Lincoln Children's Books, 9781845076870, 128pp.

Publication Date: June 28, 2006

Other Editions of This Title:
Hardcover (3/15/2015)

List Price: 17.95*
* Individual store prices may vary.


When Quentin Blake became Children's Laureate, one of his aims was to highlight the value and intelligence of children's books - and their illustrations. In Tell Me A Picturehe shows the quality of paintings made for children and links them to the wider world of fine art through their infinite capacity to tell stories: a pleasure we all understand.
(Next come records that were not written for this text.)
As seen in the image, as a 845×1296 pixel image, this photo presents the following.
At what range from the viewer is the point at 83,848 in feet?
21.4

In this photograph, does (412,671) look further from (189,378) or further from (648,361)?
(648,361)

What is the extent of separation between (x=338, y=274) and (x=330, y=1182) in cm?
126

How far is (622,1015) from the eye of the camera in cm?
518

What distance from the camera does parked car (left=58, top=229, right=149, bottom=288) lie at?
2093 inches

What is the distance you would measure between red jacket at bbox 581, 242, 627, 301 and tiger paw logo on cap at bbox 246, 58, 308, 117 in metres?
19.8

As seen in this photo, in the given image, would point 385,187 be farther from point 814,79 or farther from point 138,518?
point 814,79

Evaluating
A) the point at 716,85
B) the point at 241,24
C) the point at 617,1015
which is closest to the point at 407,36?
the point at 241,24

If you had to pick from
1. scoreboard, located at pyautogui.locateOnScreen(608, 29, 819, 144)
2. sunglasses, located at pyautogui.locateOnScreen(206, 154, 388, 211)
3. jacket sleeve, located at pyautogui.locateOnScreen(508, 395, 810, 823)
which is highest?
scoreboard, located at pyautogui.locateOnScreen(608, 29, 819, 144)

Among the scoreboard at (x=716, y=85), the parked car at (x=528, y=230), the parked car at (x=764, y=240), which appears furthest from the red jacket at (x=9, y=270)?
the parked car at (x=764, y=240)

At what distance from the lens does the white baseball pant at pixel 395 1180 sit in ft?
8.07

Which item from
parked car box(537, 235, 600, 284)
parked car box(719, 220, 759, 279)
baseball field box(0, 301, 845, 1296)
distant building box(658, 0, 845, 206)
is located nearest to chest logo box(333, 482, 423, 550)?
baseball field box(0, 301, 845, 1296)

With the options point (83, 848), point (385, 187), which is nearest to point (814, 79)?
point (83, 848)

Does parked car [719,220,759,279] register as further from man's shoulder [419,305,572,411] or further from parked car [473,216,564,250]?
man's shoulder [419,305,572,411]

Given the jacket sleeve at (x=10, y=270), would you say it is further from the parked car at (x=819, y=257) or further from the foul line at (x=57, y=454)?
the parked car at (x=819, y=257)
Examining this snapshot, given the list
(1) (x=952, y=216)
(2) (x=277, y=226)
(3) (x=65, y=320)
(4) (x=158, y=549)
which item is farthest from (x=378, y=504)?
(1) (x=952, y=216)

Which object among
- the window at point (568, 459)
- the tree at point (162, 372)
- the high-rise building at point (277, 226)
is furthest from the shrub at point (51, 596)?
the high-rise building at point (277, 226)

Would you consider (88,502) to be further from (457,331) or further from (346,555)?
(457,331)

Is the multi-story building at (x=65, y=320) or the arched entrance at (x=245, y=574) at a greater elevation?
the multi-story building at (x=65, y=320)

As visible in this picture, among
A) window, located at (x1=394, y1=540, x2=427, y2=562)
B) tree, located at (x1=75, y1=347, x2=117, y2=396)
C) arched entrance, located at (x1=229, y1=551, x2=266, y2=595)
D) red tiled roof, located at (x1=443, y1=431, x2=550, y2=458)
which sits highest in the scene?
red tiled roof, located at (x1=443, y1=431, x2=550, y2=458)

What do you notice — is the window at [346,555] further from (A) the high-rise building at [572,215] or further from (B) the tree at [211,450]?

Here he chooses an alphabet of pictures with, as he explains, 'story in common'. Some are by illustrators, others are by artists whose pictures you usually see in art galleries. From them Quentin Blake shows how stories can be told around any picture. Throughout the book his characters complement the paintings, introducing each image, pointing out details and asking questions. By initially presenting only the pictures - without the distractions of any information beyond the artist's name - children are shown that they already have the skills to respond to the work of artists like Goya and Tintoretto.

Quentin Blake and the National Gallery also suggest ways to have fun with children on gallery visits, and end the book with delightful, brief accounts of the artists and pictures Blake has chosen for his 'gallery'.

About the Author

Quentin Blake is one of the best-known and best-loved illustrators of our time, and his books with a wide range of authors, including Joan Aiken, Russell Hoban, Michael Rosen and Roald Dahl, have been treasured by generations of children throughout the world. In 1999 he became the first Children's Laureate. In 2005 he was awarded a CBE.

Praise For Tell Me a Picture

The exhibition at the National Gallery which accompanied this book was ground breaking in allowing the viewer to explore pictures, unhindered by verbal instruction or preconceptions about the context in which they should be seen. The mixture of gallery paintings and book exhibitions displayed alphabetically would never normally be seen together and in the book, as in the gallery, we are simply led through the alphabet from Avercamp to Zwerger by the comments of chatty, curious children.